Ausgangstext
Die Beschwerde des Klägers gegen die Nichtzulassung der Revision im Urteil des [X.] vom 20. März 2019 wird zurückgewiesen.

Der Kläger hat auch die Kosten des Beschwerdeverfahrens zu tragen.

Der Streitwert wird auf 17 078,43 Euro festgesetzt.

Gründe

1

I. Der Kläger, ein bis 2013 im Bezirk der beklagten [X.] ([X.]) zur vertragsärztlichen Versorgung zugelassener Internist, begehrt die Festsetzung eines Pfändungsfreibetrages und Auszahlung von vertragsärztlichem Honorar. Er trat im Jahr 1986 zum Zwecke der Kreditaufnahme den pfändbaren Teil seines gegenwärtigen und künftigen Arbeitseinkommens im Sinne des § 850 ZPO an die [X.] ab. [X.] wurde über das Vermögen des [X.] das Insolvenzverfahren eröffnet, welches mit Beschluss vom [X.] aufgehoben worden ist. Restschuldbefreiung wurde dem Kläger nicht gewährt. Die [X.] wurde im August 2015 beendet.

Gegebene Angaben
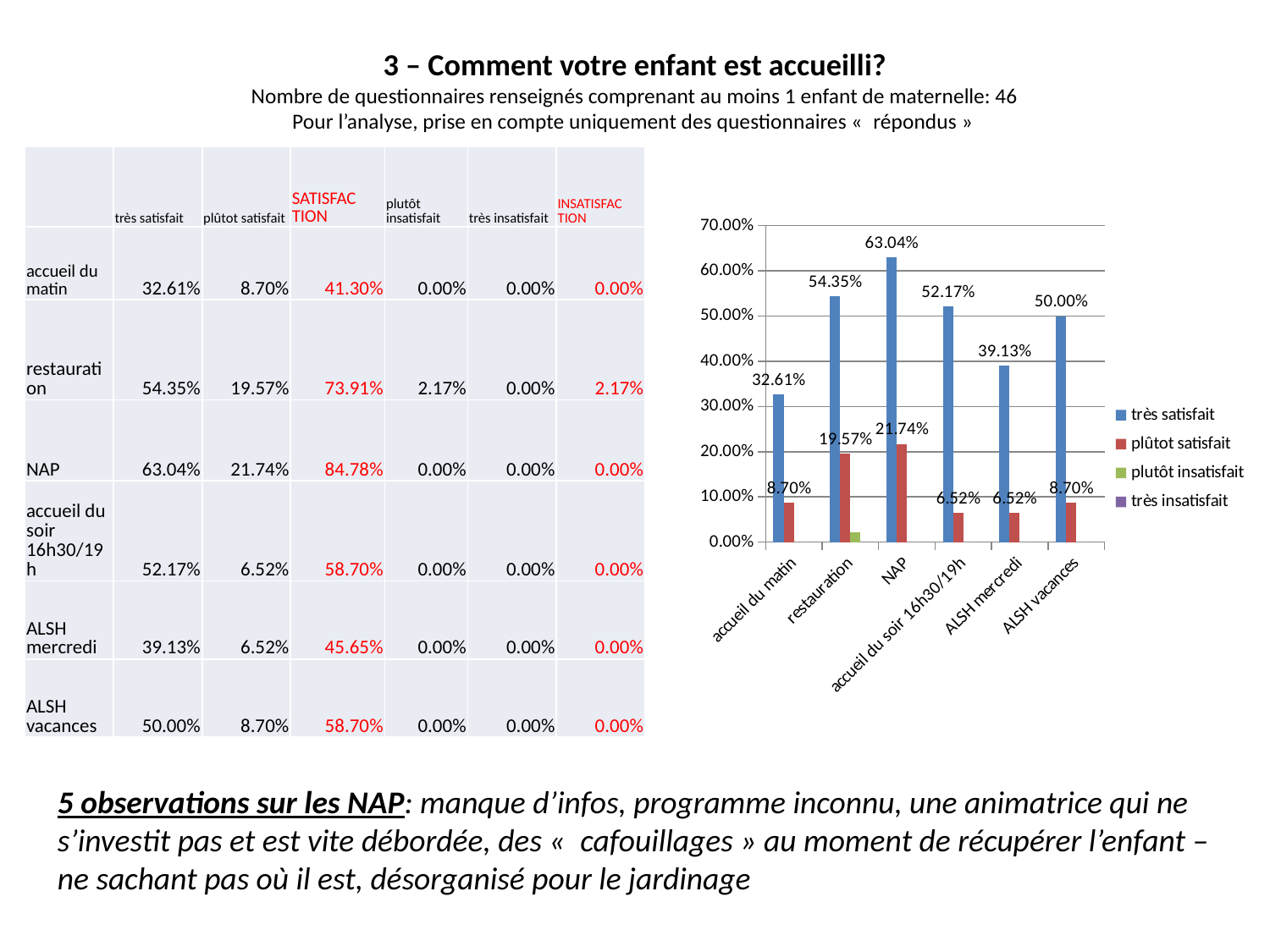
What is the value of the "plûtot satisfait" series for restauration? 19.57% Which category has the lowest "très satisfait" value? accueil du matin What is the difference between the "très satisfait" values for NAP and accueil du matin? 30.43% What is the value of the "très satisfait" series for NAP? 63.04% How many categories are shown on the x axis of the chart? 6 What kind of chart is shown on the slide? bar chart Which has a larger "très satisfait" value, restauration or accueil du soir 16h30/19h? restauration How many series does the chart legend list? 4 What is the value of the "très satisfait" series for ALSH vacances? 50.00% Which category has the highest "très satisfait" value? NAP Is the "plutôt insatisfait" value for restauration greater or less than 10.00%? less Which category has the highest "plûtot satisfait" value? NAP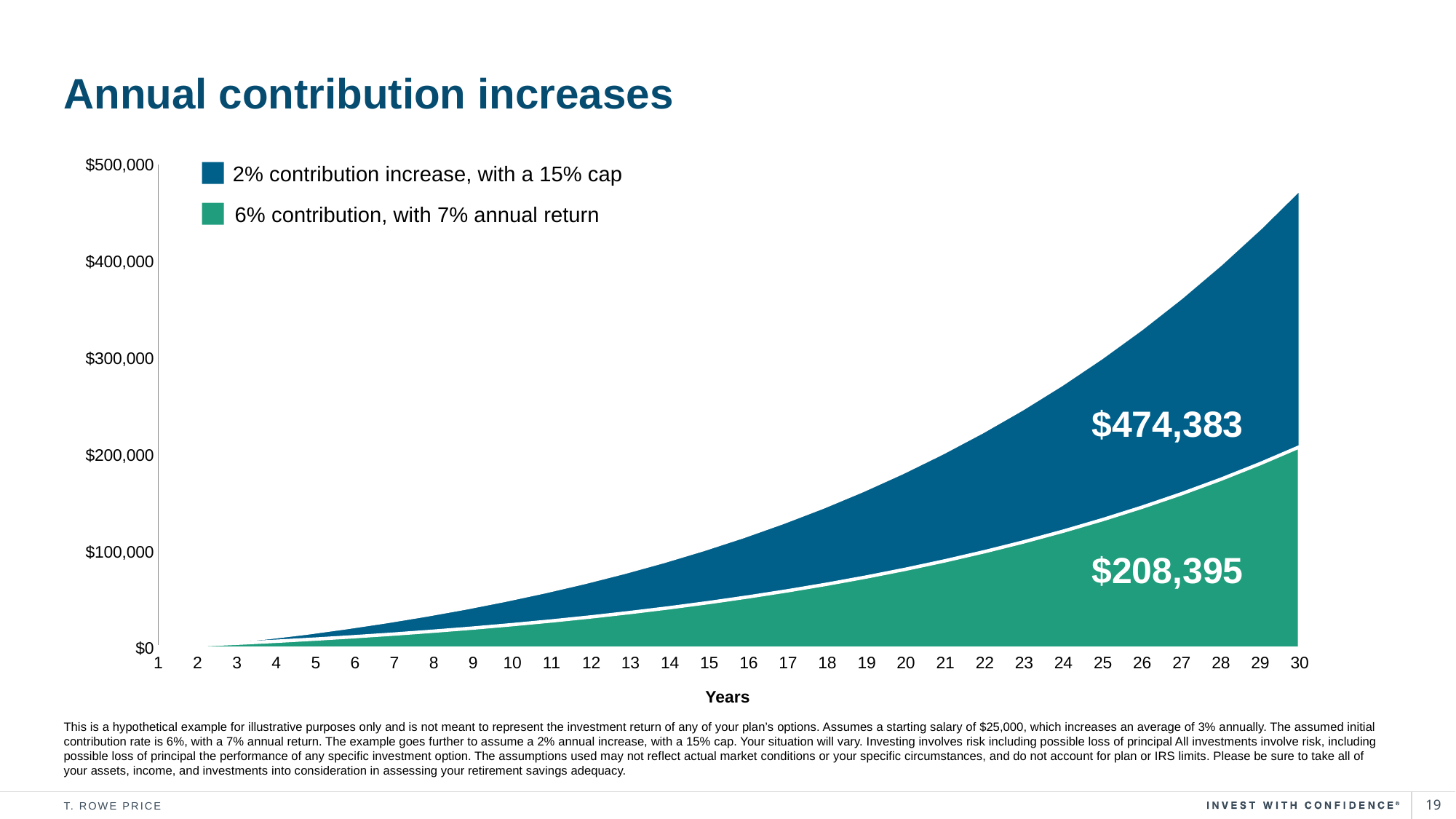
Which series has the larger value at year 30? 2% contribution increase, with a 15% cap Is the value for the '2% contribution increase, with a 15% cap' series at year 10 greater or less than $100,000? less What is the title of the x axis? Years What kind of chart is shown on the slide? Area chart What is the value shown for the '2% contribution increase, with a 15% cap' series at year 30? $474,383 Is the value for the '6% contribution, with 7% annual return' series at year 20 greater or less than $100,000? less How many series does the legend list? 2 How many years are shown along the x axis? 30 Which colour represents the '6% contribution, with 7% annual return' series? Green What is the value shown for the '6% contribution, with 7% annual return' series at year 30? $208,395 What is the difference between the two labelled values, $474,383 and $208,395? $265,988 Do the values rise or fall as the years increase along the x axis? Rise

Aufgabe 1
Schreibe aus der Gerichtsentscheidung die Passage von „I. Der Kläger, ein“ bis einschließlich „August 2015 beendet.“ wortgetreu ab.
Aufgabe 2
Führe die Gerichtsentscheidung im Anschluss an ihren letzten Satz weiter.
Die Auflistung wird für die Bearbeitung nicht gebraucht.

Lösung 1
I. Der Kläger, ein bis 2013 im Bezirk der beklagten [X.] ([X.]) zur vertragsärztlichen Versorgung zugelassener Internist, begehrt die Festsetzung eines Pfändungsfreibetrages und Auszahlung von vertragsärztlichem Honorar. Er trat im Jahr 1986 zum Zwecke der Kreditaufnahme den pfändbaren Teil seines gegenwärtigen und künftigen Arbeitseinkommens im Sinne des § 850 ZPO an die [X.] ab. [X.] wurde über das Vermögen des [X.] das Insolvenzverfahren eröffnet, welches mit Beschluss vom [X.] aufgehoben worden ist. Restschuldbefreiung wurde dem Kläger nicht gewährt. Die [X.] wurde im August 2015 beendet.

Lösung 2
2

Wegen Überschreitung von [X.] verfügte der Beschwerdeausschuss für die Jahre 2007 bis 2010 gegen den Kläger [X.]. Für die Jahre 2008 bis 2010 zahlte der Insolvenzverwalter die insoweit festgesetzten Regresssummen in voller Höhe an die Beklagte. Im Rahmen von gerichtlichen Vergleichen zwischen dem Kläger und der Beklagten wurden die [X.] für die Jahre 2007 bis 2010 sodann um jeweils 20 % (insgesamt 17 078,43 Euro) reduziert. Anträge des [X.], des Insolvenzverwalters und des früheren Prozessbevollmächtigten des [X.] auf Auszahlung dieses Betrages lehnte die Beklagte ab.

3

Das Amtsgericht hat mit Beschluss vom [X.] (71 IN 25/02) die [X.] nach § 203 Insolvenzordnung ([X.]) ua hinsichtlich "rechtsgrundlos" an die Beklagte "ausgezahlter Heilmittelregresse für die Jahre 2008 bis 2011" angeordnet.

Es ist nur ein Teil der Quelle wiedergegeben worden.